--- SHORT TASK A ---
According to the Jubilee Games article, how many athletes took part in the 2008 event, and from how many countries?

--- DOCUMENT EXTRACT ---
>> Begin

= Jubilee Games =

Sports event

Jubilee Games is an international sporting event in which Ismailis from around the world participate. Jubilee games started as Golden Jubilee Games, as commemoration of 50 years of Immamat of Aga Khan IV. The first event of Jubilee games was held in 2008, in Nairobi, Kenya.

== History ==
Jubilee games started as a part of Golden Jubilee celebration of Aga Khan IV. Jubilee games started as Golden Jubilee games but continued as Jubilee Games. The first event held in Nairobi, Kenya in 2008. Jubilee games are meant to promote competitive sport and fitness among Ismaili Jamaat. Jubilee games will held every four years from now onwards.

== Jubilee Games 2008 ==
Jubilee games of 2008 were held in Kenya. Jubilee Games 2008 attracted 1200 Ismaili athletes from 28 countries.

>> End

--- DATASET ROWS ---
>> Begin

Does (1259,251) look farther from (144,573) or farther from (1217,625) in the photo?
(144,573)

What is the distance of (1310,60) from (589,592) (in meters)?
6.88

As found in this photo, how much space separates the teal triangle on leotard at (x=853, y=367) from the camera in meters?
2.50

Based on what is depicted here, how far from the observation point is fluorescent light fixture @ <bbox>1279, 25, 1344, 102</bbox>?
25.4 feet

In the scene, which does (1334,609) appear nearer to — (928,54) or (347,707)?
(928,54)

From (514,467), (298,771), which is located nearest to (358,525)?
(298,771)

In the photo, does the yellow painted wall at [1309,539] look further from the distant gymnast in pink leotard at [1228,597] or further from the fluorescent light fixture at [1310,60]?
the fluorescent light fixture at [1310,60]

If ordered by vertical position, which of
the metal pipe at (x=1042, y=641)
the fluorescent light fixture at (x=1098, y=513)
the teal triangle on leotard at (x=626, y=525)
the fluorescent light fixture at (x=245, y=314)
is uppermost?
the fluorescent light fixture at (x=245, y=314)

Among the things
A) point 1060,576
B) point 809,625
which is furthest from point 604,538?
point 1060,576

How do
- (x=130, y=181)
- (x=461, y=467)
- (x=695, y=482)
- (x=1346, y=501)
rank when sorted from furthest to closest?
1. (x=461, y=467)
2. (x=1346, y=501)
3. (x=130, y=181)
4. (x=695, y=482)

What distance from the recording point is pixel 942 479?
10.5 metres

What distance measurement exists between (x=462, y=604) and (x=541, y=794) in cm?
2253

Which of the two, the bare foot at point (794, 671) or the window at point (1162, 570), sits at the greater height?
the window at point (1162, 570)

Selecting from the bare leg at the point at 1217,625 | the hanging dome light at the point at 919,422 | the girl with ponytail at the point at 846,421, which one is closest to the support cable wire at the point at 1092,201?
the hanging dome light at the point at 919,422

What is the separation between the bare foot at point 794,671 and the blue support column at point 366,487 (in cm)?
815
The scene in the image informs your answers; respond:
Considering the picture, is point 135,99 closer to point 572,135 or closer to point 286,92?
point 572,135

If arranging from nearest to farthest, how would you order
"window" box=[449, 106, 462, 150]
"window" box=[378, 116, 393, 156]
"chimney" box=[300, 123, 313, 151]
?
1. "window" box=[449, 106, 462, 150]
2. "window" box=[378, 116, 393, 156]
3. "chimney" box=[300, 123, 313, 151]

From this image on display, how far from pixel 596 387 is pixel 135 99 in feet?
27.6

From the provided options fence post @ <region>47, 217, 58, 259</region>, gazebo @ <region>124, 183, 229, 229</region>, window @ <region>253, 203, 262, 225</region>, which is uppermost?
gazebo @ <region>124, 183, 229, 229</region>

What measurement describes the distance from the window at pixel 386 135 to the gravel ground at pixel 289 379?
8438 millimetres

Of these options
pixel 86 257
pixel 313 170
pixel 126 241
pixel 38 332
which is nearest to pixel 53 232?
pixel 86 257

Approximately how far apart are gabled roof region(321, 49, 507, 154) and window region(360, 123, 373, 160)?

>> End

--- SHORT TASK B ---
Lay out the listing as a JSON list of strings, one per line and skipping blank lines, starting at the line that contains "Which of the" and ending at the last line of the listing.

--- TASK OUTPUT A ---
1200 Ismaili athletes from 28 countries.

--- TASK OUTPUT B ---
[
  "Which of the two, the bare foot at point (794, 671) or the window at point (1162, 570), sits at the greater height?",
  "the window at point (1162, 570)",
  "Selecting from the bare leg at the point at 1217,625 | the hanging dome light at the point at 919,422 | the girl with ponytail at the point at 846,421, which one is closest to the support cable wire at the point at 1092,201?",
  "the hanging dome light at the point at 919,422",
  "What is the separation between the bare foot at point 794,671 and the blue support column at point 366,487 (in cm)?",
  "815",
  "The scene in the image informs your answers; respond:",
  "Considering the picture, is point 135,99 closer to point 572,135 or closer to point 286,92?",
  "point 572,135",
  "If arranging from nearest to farthest, how would you order",
  "\"window\" box=[449, 106, 462, 150]",
  "\"window\" box=[378, 116, 393, 156]",
  "\"chimney\" box=[300, 123, 313, 151]",
  "?",
  "1. \"window\" box=[449, 106, 462, 150]",
  "2. \"window\" box=[378, 116, 393, 156]",
  "3. \"chimney\" box=[300, 123, 313, 151]",
  "From this image on display, how far from pixel 596 387 is pixel 135 99 in feet?",
  "27.6",
  "From the provided options fence post @ <region>47, 217, 58, 259</region>, gazebo @ <region>124, 183, 229, 229</region>, window @ <region>253, 203, 262, 225</region>, which is uppermost?",
  "gazebo @ <region>124, 183, 229, 229</region>",
  "What measurement describes the distance from the window at pixel 386 135 to the gravel ground at pixel 289 379?",
  "8438 millimetres",
  "Of these options",
  "pixel 86 257",
  "pixel 313 170",
  "pixel 126 241",
  "pixel 38 332",
  "which is nearest to pixel 53 232?",
  "pixel 86 257",
  "Approximately how far apart are gabled roof region(321, 49, 507, 154) and window region(360, 123, 373, 160)?"
]